1. For $x \in [-n,n]$, we have that $\frac{x}{n^2} \rightarrow 0$ uniformly in $x$. Since $f$ is continuous at $1$, this yields that $f(1+ \frac{x}{n^2}) \rightarrow f(1)$ uniformly on $[-n,n]$. Does this imply that $f(1+ \frac{x}{n^2}) 1_{(-n,n)}(x) \rightarrow f(1)$ uniformly in $x$, too?(I don't think it does, since $x \notin (-n,n) \implies f(1+ \frac{x}{n^2}) 1_{(-n,n)}(x) = 0$)And if it doesn't, then what that means is that "uniformly on $[-n,n]$" is not the same as simply attaching an indicator on that interval...
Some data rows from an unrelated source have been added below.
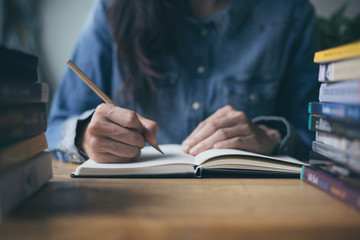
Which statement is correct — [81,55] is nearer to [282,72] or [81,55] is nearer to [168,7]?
[168,7]

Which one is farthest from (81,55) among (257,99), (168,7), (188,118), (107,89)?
(257,99)

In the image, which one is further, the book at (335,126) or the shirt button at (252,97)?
the shirt button at (252,97)

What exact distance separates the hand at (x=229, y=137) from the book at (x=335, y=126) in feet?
0.68

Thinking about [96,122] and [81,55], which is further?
[81,55]

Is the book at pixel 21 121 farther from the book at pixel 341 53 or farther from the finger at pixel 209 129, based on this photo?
the book at pixel 341 53

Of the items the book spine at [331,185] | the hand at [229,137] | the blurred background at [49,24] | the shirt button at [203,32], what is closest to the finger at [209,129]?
the hand at [229,137]

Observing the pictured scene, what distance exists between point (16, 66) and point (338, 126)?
19.7 inches

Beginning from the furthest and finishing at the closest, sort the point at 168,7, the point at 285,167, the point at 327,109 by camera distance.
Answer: the point at 168,7
the point at 285,167
the point at 327,109

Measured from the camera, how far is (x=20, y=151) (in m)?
0.41

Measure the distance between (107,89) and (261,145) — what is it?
73cm

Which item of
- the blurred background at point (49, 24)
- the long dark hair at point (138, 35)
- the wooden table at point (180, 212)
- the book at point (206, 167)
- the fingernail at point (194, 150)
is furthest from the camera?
the blurred background at point (49, 24)

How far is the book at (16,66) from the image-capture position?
0.37 metres

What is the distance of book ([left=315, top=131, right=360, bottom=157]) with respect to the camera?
1.26ft

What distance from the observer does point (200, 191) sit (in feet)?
1.56
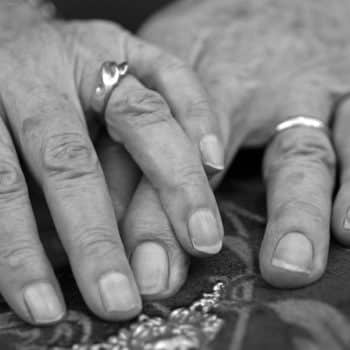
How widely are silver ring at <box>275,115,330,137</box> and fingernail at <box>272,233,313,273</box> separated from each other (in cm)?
28

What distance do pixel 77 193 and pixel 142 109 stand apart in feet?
0.52

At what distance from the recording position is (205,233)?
25.8 inches

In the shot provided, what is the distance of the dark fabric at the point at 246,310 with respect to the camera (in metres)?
0.53

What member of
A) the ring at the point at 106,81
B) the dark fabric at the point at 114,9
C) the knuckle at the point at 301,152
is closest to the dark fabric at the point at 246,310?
the knuckle at the point at 301,152

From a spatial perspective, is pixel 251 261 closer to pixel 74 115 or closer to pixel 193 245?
pixel 193 245

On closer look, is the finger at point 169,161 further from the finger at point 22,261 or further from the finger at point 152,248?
the finger at point 22,261

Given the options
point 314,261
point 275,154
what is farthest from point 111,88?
point 314,261

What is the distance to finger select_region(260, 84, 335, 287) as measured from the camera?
0.63m

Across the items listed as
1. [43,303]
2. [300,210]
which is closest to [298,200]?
[300,210]

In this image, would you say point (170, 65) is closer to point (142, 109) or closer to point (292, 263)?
point (142, 109)

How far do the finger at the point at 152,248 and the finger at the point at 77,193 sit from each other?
0.03 m

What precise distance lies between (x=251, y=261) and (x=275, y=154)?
0.74 feet

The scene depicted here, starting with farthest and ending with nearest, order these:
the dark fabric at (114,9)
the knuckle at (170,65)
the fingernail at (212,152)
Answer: the dark fabric at (114,9)
the knuckle at (170,65)
the fingernail at (212,152)

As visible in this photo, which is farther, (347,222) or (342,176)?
(342,176)
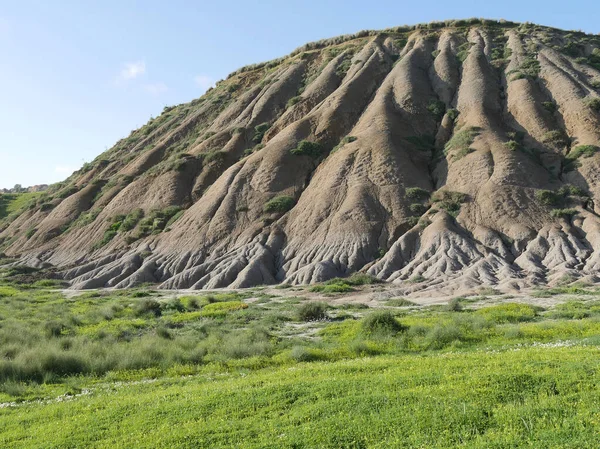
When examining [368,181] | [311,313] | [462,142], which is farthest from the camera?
[462,142]

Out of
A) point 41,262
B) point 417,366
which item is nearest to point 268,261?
point 41,262

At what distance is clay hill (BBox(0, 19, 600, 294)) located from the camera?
45594 mm

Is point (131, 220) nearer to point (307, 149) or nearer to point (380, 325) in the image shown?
point (307, 149)

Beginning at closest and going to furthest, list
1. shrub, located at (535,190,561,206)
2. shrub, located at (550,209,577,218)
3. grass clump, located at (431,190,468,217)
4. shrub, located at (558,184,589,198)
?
shrub, located at (550,209,577,218)
shrub, located at (535,190,561,206)
shrub, located at (558,184,589,198)
grass clump, located at (431,190,468,217)

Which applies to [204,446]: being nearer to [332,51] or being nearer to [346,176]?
[346,176]

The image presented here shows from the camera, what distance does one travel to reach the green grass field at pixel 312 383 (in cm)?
851

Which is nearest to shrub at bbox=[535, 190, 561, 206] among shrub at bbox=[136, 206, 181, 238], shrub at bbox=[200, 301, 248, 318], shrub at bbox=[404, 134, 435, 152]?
shrub at bbox=[404, 134, 435, 152]

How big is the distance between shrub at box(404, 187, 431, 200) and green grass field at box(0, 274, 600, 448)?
27356 mm

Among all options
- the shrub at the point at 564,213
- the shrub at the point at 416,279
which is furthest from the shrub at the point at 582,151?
the shrub at the point at 416,279

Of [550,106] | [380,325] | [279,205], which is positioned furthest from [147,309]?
[550,106]

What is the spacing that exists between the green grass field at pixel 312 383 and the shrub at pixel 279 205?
29983 millimetres

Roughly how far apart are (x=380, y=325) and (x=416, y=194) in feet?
109

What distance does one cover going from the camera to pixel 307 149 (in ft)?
208

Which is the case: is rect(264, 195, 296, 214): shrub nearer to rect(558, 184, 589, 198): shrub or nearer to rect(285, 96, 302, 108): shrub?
rect(285, 96, 302, 108): shrub
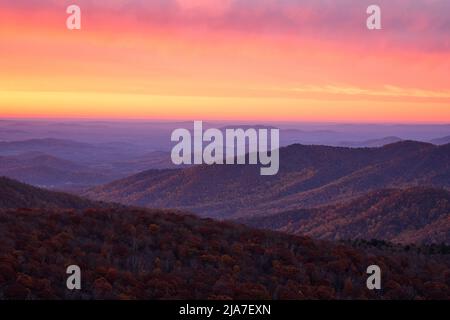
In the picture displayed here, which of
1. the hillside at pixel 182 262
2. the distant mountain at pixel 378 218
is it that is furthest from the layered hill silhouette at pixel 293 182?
the hillside at pixel 182 262

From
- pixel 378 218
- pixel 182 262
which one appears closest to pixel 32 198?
pixel 182 262

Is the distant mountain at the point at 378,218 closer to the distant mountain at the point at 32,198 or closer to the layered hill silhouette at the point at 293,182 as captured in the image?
the layered hill silhouette at the point at 293,182

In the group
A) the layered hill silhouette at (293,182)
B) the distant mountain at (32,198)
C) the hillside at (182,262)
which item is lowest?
the layered hill silhouette at (293,182)

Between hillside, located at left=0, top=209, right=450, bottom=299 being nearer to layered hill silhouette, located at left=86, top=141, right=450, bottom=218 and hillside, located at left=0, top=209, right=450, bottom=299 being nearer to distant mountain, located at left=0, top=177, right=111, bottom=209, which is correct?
distant mountain, located at left=0, top=177, right=111, bottom=209

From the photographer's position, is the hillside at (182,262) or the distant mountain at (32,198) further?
the distant mountain at (32,198)
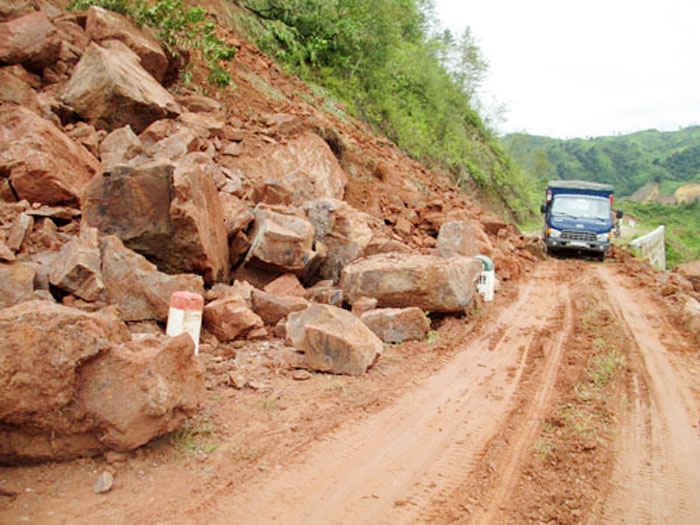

Supposing, however, that it is the same as attaching an indicator: Since we have a uniform limit now, it'd be nice to express the integral as a limit and then commute things. Hence, since g is integrable, so that $\int g = \int g_n$ for simple functions $g_n$, we have that (working backwards):

$$ \int f(1) g = \int \lim_{n \rightarrow \infty} f(1 + x/n^2) 1_{(-n,n)} g(x) dx = \lim_{m \rightarrow \infty} \int \lim_{n \rightarrow \infty} f(1 + x/n^2) 1_{(-n,n)} g_m(x) dx $$

$$ = \lim_{n \rightarrow \infty} \lim_{m \rightarrow \infty} \int f(1 + x/n^2) 1_{(-n,n)} g_m(x) dx = \lim_{n \rightarrow \infty} \int f(1 + x/n^2) 1_{(-n,n)} g(x) dx $$

, where we can commute the limits since (i) the limit with respect to $n$ is uniformly convergent, and (ii) the integral following the second equality sign is really a finite sum.